HIV-1 seronegative patients attending three referral STI clinics and a reproductive tract infection clinic were enrolled in a prospective study of HIV-1 infection in Pune, India from May 1993 to April 2000. The study population represents a mixture of male STI patients, female partners of male STI patients, female sex workers, and women with reproductive tract infections.

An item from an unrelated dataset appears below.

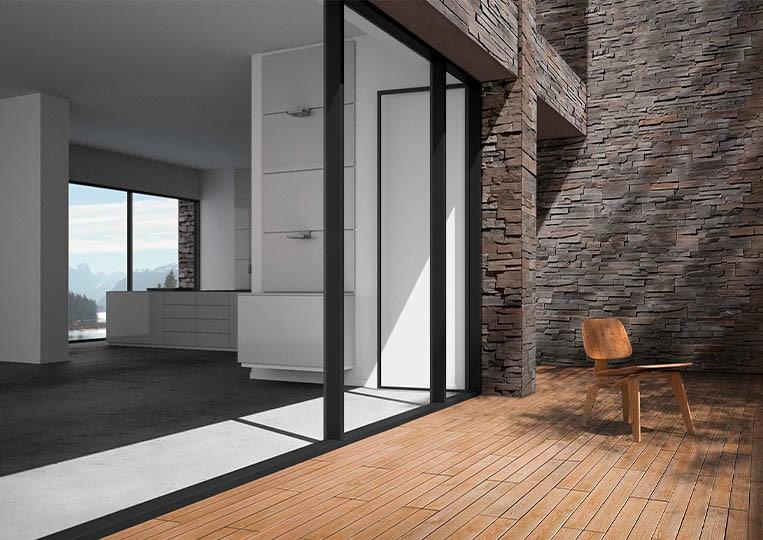Porte donnant sur une terasse extérieure avec un pant de mur en pierre de parement acl royal gris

The original study design was described previously.24 Briefly, all patients received pretest and post-test counselling for HIV and other STIs. They were enrolled in the study after informed consent was obtained. At screening, participants were interviewed using a structured questionnaire regarding demographics, STD history, medical history, sexual behaviour, HIV/AIDS knowledge, and clinical symptoms. At the time of physical examination and interview, investigators and participants were unaware of participants’ HIV antibody status. Participants were requested to return for quarterly follow up visits where they were examined for evidence of GUD, cervicitis, or urethritis and a follow up questionnaire on sexual behaviour was administered. Blood was drawn for HIV serology at enrolment and follow up visits. Unused sera were stored at −20°C for future testing.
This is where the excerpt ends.